Excerpt:

Condiments and sauces

 Ajika (აჯიკა / Аџьыка) — Hot and spicy paste made from peppers, garlic, herbs, spices, walnuts and salt. It originated in Western Georgia, in the regions of Mingrelia and Abkhazia but used in all Caucasus.
 Matzoon (Մածուն / მაწონი) — Fermented milk, similar to yoghurt, eaten in Armenia and Georgia.
 Narsharab — pomegranate molasses, made and used in Azerbaijan.
 Bazhe (ბაჟე) — walnut sauce with spices.
 Tkemali (ტყემალი) — cherry plums sauce.
 Urbech (Урбеч) - Urbech is a traditional Dagestan paste of ground seeds or nuts.

Breads

 Choereg (Ցուրեկի) — Braided bread made for Easter.
 Matnakash (Մատնաքաշ) — Armenian bread made with wheat flour and tea.
 Lavash (Լավաշ / ლავაში / Lavaş) — Flatbread made in tandoor which is quite popular in the South Caucasus. The origin is uncertain.
 Mchadi (მჭადი) — Fried bread made from cornmeal.
 Shotis puri (შოთის პური) — Bread shaped like a canoe.
 Siskal (Сискал) — Fried bread made from polenta in Ingushetia and Chechnya.
 Tonis puri (თონის პური) — Popular Georgian bread baked in a traditional tone.

Desserts

 Alani (Ալանի) — Armenian sweet made from dried apricot stuffed with ground walnut and sugar.
 Baldzhin (Балджын) — Ossetian sweet pie filled with cherries.

 Churchkhela (ჩურჩხელა) — Georgian sweet made from mixed grape juice and flour with chopped walnuts or hazelnuts.
 Gata (Գաթա) — Armenian pastry / sweet bread.
 Gozinaki (გოზინაყი) — Sweet made by Georgians for New Year consisting of chopped walnuts and honey.
 Gvaymakkhsh (Гваймакхш) — Chechen / Ingush pancakes with honey.
 Halva (Halva / Հալվա / ჰალვა / Хьовла / Халва) — Sweet made from flour. The origin is Azerbaijan.
 Harbiz Fo (Хьарбиз фо) — Circassian watermelon honey.
 Mikado cake chocolate cake from Armeniamade with condensed milk
Murabba (Mürəbbə / Մուրաբա / მურაბა) — Jam made traditionally in Transcaucasia with local fruits such as cherry, strawberry, raspberry, apricot, fig, watermelon, etc, but also from walnuts.
 Natyoukh (НатIюхI) — Lak candy made with a mixture of honey and sugar with apricot kernels and walnuts.
 Pakhlava (Paxlava / Փախլավա / ფახლავა) — Sweet pastry made with filo layers. It is made in the Transcaucasian countries.
 Pastegh (Պաստեղ) — Dried fruit.
 Pelamushi (ფელამუში) — Kakhetian traditional candy made from grape juice and flour.
 Shekerbura (Şəkərbura) — Azerbaijani sweet pastry filled with almonds, walnuts or hazelnuts. It is consumed during Nowruz, the Zoroastrian New Year.

Task to complete:
Condense the paragraph in the excerpt that begins "Shekerbura (Şəkərbura)" into a short bulleted list that keeps its main facts. Please work from the excerpt alone.

Data provided:
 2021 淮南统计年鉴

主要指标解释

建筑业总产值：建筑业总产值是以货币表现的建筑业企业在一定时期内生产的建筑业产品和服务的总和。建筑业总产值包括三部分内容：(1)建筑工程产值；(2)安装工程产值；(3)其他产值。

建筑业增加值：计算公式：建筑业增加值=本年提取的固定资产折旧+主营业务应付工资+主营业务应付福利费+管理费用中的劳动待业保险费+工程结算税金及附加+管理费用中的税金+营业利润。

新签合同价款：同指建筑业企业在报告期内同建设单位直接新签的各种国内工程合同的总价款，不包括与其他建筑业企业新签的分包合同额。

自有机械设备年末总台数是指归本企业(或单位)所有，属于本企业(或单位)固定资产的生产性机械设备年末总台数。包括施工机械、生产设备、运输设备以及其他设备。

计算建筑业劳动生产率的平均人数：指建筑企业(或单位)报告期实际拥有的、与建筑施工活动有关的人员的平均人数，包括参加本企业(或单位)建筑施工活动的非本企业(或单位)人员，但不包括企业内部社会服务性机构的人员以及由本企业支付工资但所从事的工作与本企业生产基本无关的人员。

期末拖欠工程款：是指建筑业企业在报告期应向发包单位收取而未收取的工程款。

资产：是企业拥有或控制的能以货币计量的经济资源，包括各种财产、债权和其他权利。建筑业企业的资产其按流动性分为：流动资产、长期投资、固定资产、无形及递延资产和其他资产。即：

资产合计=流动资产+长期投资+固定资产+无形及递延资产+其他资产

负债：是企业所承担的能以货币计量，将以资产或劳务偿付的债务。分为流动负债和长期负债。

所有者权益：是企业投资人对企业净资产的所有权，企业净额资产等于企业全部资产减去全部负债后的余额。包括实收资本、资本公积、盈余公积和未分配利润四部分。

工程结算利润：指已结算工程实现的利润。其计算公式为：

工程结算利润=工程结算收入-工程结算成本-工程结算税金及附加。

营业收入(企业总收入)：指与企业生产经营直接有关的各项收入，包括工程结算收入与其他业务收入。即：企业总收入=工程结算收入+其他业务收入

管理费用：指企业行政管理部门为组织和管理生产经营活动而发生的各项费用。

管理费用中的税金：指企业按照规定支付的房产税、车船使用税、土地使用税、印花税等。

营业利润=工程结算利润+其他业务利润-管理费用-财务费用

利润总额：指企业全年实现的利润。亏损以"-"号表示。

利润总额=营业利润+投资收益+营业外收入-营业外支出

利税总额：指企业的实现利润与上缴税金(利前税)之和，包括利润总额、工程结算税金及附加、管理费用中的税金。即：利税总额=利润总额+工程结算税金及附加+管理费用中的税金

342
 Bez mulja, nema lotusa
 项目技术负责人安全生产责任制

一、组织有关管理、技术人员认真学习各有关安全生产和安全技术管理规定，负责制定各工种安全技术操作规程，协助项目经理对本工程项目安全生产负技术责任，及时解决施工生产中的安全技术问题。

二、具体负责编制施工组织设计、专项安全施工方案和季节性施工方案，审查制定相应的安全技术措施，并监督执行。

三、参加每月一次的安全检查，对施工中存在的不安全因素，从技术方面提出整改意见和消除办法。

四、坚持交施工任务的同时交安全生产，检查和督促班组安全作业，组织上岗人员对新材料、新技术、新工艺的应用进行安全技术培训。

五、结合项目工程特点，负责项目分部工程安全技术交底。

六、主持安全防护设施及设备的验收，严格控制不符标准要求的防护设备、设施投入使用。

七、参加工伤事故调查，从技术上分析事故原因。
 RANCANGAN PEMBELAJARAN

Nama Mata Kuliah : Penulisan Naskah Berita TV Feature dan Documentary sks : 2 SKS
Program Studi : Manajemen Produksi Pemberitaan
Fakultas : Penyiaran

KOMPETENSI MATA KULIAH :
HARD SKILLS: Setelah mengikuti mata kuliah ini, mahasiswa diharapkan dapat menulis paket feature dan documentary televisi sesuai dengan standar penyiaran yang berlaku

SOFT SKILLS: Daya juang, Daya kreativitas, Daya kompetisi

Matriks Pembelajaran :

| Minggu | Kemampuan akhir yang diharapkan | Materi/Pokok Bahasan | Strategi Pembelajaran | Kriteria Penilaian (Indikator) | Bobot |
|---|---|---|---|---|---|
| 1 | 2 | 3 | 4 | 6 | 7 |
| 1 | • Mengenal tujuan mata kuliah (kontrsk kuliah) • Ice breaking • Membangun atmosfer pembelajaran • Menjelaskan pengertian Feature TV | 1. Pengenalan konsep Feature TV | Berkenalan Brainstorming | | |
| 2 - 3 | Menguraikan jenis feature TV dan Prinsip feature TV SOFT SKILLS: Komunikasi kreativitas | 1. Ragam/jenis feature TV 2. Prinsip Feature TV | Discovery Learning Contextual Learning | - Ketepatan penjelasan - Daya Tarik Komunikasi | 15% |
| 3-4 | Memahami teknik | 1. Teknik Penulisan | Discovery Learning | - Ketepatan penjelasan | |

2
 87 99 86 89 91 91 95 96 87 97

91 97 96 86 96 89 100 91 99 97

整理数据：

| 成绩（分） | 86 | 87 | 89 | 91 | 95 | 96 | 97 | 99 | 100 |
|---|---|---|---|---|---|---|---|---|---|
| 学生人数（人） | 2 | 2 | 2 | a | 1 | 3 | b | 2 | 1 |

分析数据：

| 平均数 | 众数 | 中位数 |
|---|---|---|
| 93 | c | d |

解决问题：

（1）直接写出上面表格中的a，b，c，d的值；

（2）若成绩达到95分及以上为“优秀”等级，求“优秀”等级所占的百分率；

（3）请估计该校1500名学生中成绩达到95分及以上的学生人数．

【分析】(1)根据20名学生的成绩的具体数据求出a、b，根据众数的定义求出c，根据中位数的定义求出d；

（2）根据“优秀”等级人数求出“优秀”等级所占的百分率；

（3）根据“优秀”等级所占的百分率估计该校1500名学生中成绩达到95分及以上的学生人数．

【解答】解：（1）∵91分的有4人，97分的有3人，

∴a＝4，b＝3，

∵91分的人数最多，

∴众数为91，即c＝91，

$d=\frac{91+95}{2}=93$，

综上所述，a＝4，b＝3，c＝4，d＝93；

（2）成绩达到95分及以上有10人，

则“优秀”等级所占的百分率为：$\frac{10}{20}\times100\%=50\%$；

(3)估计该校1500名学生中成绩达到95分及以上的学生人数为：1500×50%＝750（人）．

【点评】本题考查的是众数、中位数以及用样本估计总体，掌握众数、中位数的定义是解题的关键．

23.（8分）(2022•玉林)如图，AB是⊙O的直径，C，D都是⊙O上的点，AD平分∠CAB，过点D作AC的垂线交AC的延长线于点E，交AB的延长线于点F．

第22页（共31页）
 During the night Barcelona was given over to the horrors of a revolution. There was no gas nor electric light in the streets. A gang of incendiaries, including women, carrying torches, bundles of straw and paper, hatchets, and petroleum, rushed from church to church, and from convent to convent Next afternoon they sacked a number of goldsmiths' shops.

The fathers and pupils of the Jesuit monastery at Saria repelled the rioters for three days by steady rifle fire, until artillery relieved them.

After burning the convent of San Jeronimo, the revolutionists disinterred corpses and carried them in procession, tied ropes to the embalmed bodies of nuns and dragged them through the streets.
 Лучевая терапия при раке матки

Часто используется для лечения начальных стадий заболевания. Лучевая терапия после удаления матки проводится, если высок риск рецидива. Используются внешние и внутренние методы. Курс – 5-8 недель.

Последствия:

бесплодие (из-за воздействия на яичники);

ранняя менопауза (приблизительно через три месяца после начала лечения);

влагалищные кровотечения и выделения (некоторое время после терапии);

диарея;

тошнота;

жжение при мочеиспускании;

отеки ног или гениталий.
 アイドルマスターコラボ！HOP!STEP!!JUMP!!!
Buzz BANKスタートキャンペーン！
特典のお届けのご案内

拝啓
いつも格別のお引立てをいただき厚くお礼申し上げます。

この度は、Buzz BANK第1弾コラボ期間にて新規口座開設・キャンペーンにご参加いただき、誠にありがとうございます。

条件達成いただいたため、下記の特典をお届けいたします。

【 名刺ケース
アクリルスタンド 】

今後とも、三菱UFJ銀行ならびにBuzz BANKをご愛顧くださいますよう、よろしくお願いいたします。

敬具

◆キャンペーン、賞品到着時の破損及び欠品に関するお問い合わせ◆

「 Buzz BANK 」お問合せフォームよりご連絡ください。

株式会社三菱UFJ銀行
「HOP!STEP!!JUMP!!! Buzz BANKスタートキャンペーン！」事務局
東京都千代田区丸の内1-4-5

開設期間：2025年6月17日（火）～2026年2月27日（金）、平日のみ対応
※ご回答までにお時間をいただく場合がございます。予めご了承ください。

Task result:
- Shekerbura (Şəkərbura): Azerbaijani sweet pastry
- Filling: almonds, walnuts or hazelnuts
- Eaten during Nowruz, the Zoroastrian New Year